Ohio Governor Mike DeWine and Ohio Bureau of Workers’ Compensation (BWC) Administrator/CEO Stephanie McCloud have proposed giving $1.5 billion to Ohio employers this year following strong returns on the agency’s investments.
“This is great news for Ohio,” said Governor DeWine.
“This money will help Ohio employers expand their businesses, create jobs, and invest in capital improvements. Ohio’s economy is strong, and this proposal reinforces our goal of creating more jobs in the state.”
In addition to money for private businesses, the $1.5 billion proposal also includes money for public employers, including approximately $114 million for local governments and around $50 million for public schools.
The money would be Ohio’s fifth investment return to private and public employers of at least $1 billion since 2013 and sixth overall during that time.
“Our investment portfolio is strong, our injury claims are falling, and our safety and wellness initiatives are making a difference,” said Administrator McCloud.
“All of these actions mean big savings for employers, and we’re delighted to share this success with them.”
State law requires businesses to carry workers’ compensation coverage to protect workers who suffer injuries or illnesses on the job. The employers’ premiums are invested to grow the fund that supports injured worker claims. When investment returns are strong, the agency shares a portion of the investments with qualifying employers in the form of a dividend.
The $1.5 billion dividend equals 88 percent of the premiums employers paid for the policy year that ended June 30, 2018 (calendar year 2017 for public employers). BWC insures roughly 242,000 public and private employers.
Governor DeWine and Administrator McCloud announced their proposal this morning at Dynalab Electronic Manufacturing Services in Reynoldsburg.
“I really appreciate this news today and what Governor DeWine and BWC are doing to help businesses succeed,” said Dynalab, Inc. President Gary James. “To compete in the global market, we must be on the cutting edge at all times and that takes resources. The check we’ll receive in late summer will definitely help.”
McCloud will present the proposal to the BWC Board of Directors on Wednesday during board committee meetings. A vote would follow at the board’s June 28 meeting. If approved, checks would be issued to employers in September.
BWC earned $1.3 billion in net investment income in 2018, a net return of 5.1 percent on assets of $26.9 billion.

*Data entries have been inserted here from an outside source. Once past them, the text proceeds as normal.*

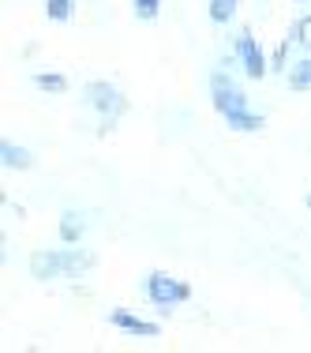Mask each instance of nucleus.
Masks as SVG:
<instances>
[{
    "mask_svg": "<svg viewBox=\"0 0 311 353\" xmlns=\"http://www.w3.org/2000/svg\"><path fill=\"white\" fill-rule=\"evenodd\" d=\"M292 49H297V46H292V38H285V41H277V49H274V57H270V68L274 72H289V57H292Z\"/></svg>",
    "mask_w": 311,
    "mask_h": 353,
    "instance_id": "15",
    "label": "nucleus"
},
{
    "mask_svg": "<svg viewBox=\"0 0 311 353\" xmlns=\"http://www.w3.org/2000/svg\"><path fill=\"white\" fill-rule=\"evenodd\" d=\"M49 23H72L75 19V0H45Z\"/></svg>",
    "mask_w": 311,
    "mask_h": 353,
    "instance_id": "13",
    "label": "nucleus"
},
{
    "mask_svg": "<svg viewBox=\"0 0 311 353\" xmlns=\"http://www.w3.org/2000/svg\"><path fill=\"white\" fill-rule=\"evenodd\" d=\"M206 15H210V23H217V27H229L233 15H237V4H233V0H210Z\"/></svg>",
    "mask_w": 311,
    "mask_h": 353,
    "instance_id": "12",
    "label": "nucleus"
},
{
    "mask_svg": "<svg viewBox=\"0 0 311 353\" xmlns=\"http://www.w3.org/2000/svg\"><path fill=\"white\" fill-rule=\"evenodd\" d=\"M83 105H87L90 113H98V128L102 132L113 128V124L120 121V113L128 109L124 94L113 83H87V87H83Z\"/></svg>",
    "mask_w": 311,
    "mask_h": 353,
    "instance_id": "2",
    "label": "nucleus"
},
{
    "mask_svg": "<svg viewBox=\"0 0 311 353\" xmlns=\"http://www.w3.org/2000/svg\"><path fill=\"white\" fill-rule=\"evenodd\" d=\"M30 274H34L38 282H53V279H61V248H45V252H38V256L30 259Z\"/></svg>",
    "mask_w": 311,
    "mask_h": 353,
    "instance_id": "7",
    "label": "nucleus"
},
{
    "mask_svg": "<svg viewBox=\"0 0 311 353\" xmlns=\"http://www.w3.org/2000/svg\"><path fill=\"white\" fill-rule=\"evenodd\" d=\"M297 4H300V0H297Z\"/></svg>",
    "mask_w": 311,
    "mask_h": 353,
    "instance_id": "18",
    "label": "nucleus"
},
{
    "mask_svg": "<svg viewBox=\"0 0 311 353\" xmlns=\"http://www.w3.org/2000/svg\"><path fill=\"white\" fill-rule=\"evenodd\" d=\"M289 38H292V46H297L300 53H311V15H308V19H297V23H292Z\"/></svg>",
    "mask_w": 311,
    "mask_h": 353,
    "instance_id": "14",
    "label": "nucleus"
},
{
    "mask_svg": "<svg viewBox=\"0 0 311 353\" xmlns=\"http://www.w3.org/2000/svg\"><path fill=\"white\" fill-rule=\"evenodd\" d=\"M233 4H240V0H233Z\"/></svg>",
    "mask_w": 311,
    "mask_h": 353,
    "instance_id": "17",
    "label": "nucleus"
},
{
    "mask_svg": "<svg viewBox=\"0 0 311 353\" xmlns=\"http://www.w3.org/2000/svg\"><path fill=\"white\" fill-rule=\"evenodd\" d=\"M285 83H289V90H297V94H308L311 90V53H300L297 61L289 64Z\"/></svg>",
    "mask_w": 311,
    "mask_h": 353,
    "instance_id": "8",
    "label": "nucleus"
},
{
    "mask_svg": "<svg viewBox=\"0 0 311 353\" xmlns=\"http://www.w3.org/2000/svg\"><path fill=\"white\" fill-rule=\"evenodd\" d=\"M0 162H4V170L27 173L30 165H34V154H30L27 147H15V143H4V147H0Z\"/></svg>",
    "mask_w": 311,
    "mask_h": 353,
    "instance_id": "10",
    "label": "nucleus"
},
{
    "mask_svg": "<svg viewBox=\"0 0 311 353\" xmlns=\"http://www.w3.org/2000/svg\"><path fill=\"white\" fill-rule=\"evenodd\" d=\"M233 53H237L240 72L248 75V79H263L266 75V57H263V49H259V41H255V34H251L248 27L233 38Z\"/></svg>",
    "mask_w": 311,
    "mask_h": 353,
    "instance_id": "4",
    "label": "nucleus"
},
{
    "mask_svg": "<svg viewBox=\"0 0 311 353\" xmlns=\"http://www.w3.org/2000/svg\"><path fill=\"white\" fill-rule=\"evenodd\" d=\"M34 87L45 90V94H64V90H68V75H61V72H34Z\"/></svg>",
    "mask_w": 311,
    "mask_h": 353,
    "instance_id": "11",
    "label": "nucleus"
},
{
    "mask_svg": "<svg viewBox=\"0 0 311 353\" xmlns=\"http://www.w3.org/2000/svg\"><path fill=\"white\" fill-rule=\"evenodd\" d=\"M98 263V256L90 248H79V245H68L61 248V279H83V274H90Z\"/></svg>",
    "mask_w": 311,
    "mask_h": 353,
    "instance_id": "5",
    "label": "nucleus"
},
{
    "mask_svg": "<svg viewBox=\"0 0 311 353\" xmlns=\"http://www.w3.org/2000/svg\"><path fill=\"white\" fill-rule=\"evenodd\" d=\"M131 12H136L139 23H154L158 12H162V0H131Z\"/></svg>",
    "mask_w": 311,
    "mask_h": 353,
    "instance_id": "16",
    "label": "nucleus"
},
{
    "mask_svg": "<svg viewBox=\"0 0 311 353\" xmlns=\"http://www.w3.org/2000/svg\"><path fill=\"white\" fill-rule=\"evenodd\" d=\"M61 241L64 245H79L83 241V233H87V214L83 211H64V218H61Z\"/></svg>",
    "mask_w": 311,
    "mask_h": 353,
    "instance_id": "9",
    "label": "nucleus"
},
{
    "mask_svg": "<svg viewBox=\"0 0 311 353\" xmlns=\"http://www.w3.org/2000/svg\"><path fill=\"white\" fill-rule=\"evenodd\" d=\"M142 293H147V301L158 308H176V305H188L191 301V285L173 279V274H162V271L142 279Z\"/></svg>",
    "mask_w": 311,
    "mask_h": 353,
    "instance_id": "3",
    "label": "nucleus"
},
{
    "mask_svg": "<svg viewBox=\"0 0 311 353\" xmlns=\"http://www.w3.org/2000/svg\"><path fill=\"white\" fill-rule=\"evenodd\" d=\"M210 98H214V109L222 113V121L229 124L233 132H263L266 121L259 113H251L248 94L233 83V75L225 68L210 72Z\"/></svg>",
    "mask_w": 311,
    "mask_h": 353,
    "instance_id": "1",
    "label": "nucleus"
},
{
    "mask_svg": "<svg viewBox=\"0 0 311 353\" xmlns=\"http://www.w3.org/2000/svg\"><path fill=\"white\" fill-rule=\"evenodd\" d=\"M109 323H113L116 331H124V334H136V339H154L158 334V323L139 319L136 312H128V308H113V312H109Z\"/></svg>",
    "mask_w": 311,
    "mask_h": 353,
    "instance_id": "6",
    "label": "nucleus"
}]
</instances>
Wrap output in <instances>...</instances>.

The proposal continues a trend of lowering workers’ comp costs for Ohio’s private and public employers. BWC has repeatedly lowered premium rates in recent years, including a 12 percent cut for public employers that took effect in January and a 20 percent cut for private employers that began July 1. The agency disbursed $1 billion or more to employers in 2013, 2014, 2017 and 2018. It also distributed $15 million in 2016 for public employers.
In total, BWC has saved employers nearly $10 billion in workers’ comp costs through dividends, credits, rate reductions and greater efficiencies since 2011.